The Hurdler

THE HURDLER

I was filming a Kodak spot for the Los Angeles Olympics and we had some authentic Olympic hopefuls. The amateur conditions had relaxed quite a bit and the athletes were allowed to accept remuneration for their work under ‘training expenses’ or something like that. Edwin Moses’ training must have been expensive because he showed up driving (or being driven in) a Mercedes sedan with a license plate that said OLYMPIAN.

Subtle.

One of the scenes was one of a sort-of failure (isn’t failure just failure?). A female heptathlete stumbles in a competition. The girl we chose did a great job, expression perfect.
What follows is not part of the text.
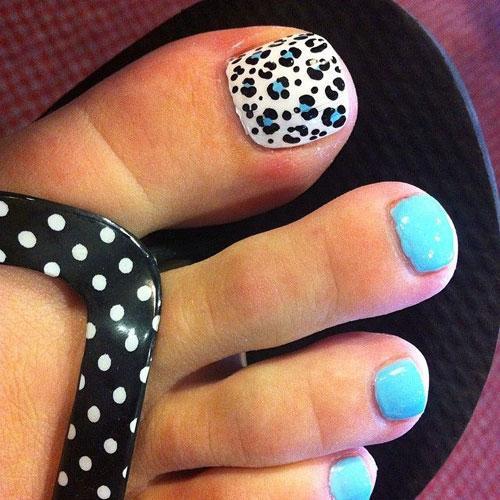 Toe nail art design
The commercials were a great success. Richie Havens did the tracks and that helped a lot.

Some years go by (many?) and I’m filming on a running track on a junior college around LA. I don’t remember what it was for, but a female coach came over to me. She looked familiar, but not that familiar.

Do you remember me?

Help me.

I filmed a Kodak spot with you.

For the LA Olympics?

Yes.

You were the heptathlete.

Right.

How have you been?

Fine. I coach track and field here.

Fabulous.

You jinxed me.

What?

I was the girl that stumbles in the commercial.

I remember that. I loved that commercial. You did a great job. The expression on your face was real.

Too real.

What do you mean?

I didn’t make the Olympics.

No?

No. I kept that scene in my mind- failure. I could never get rid of it for some reason. It affected me.

There was nothing I could say after that.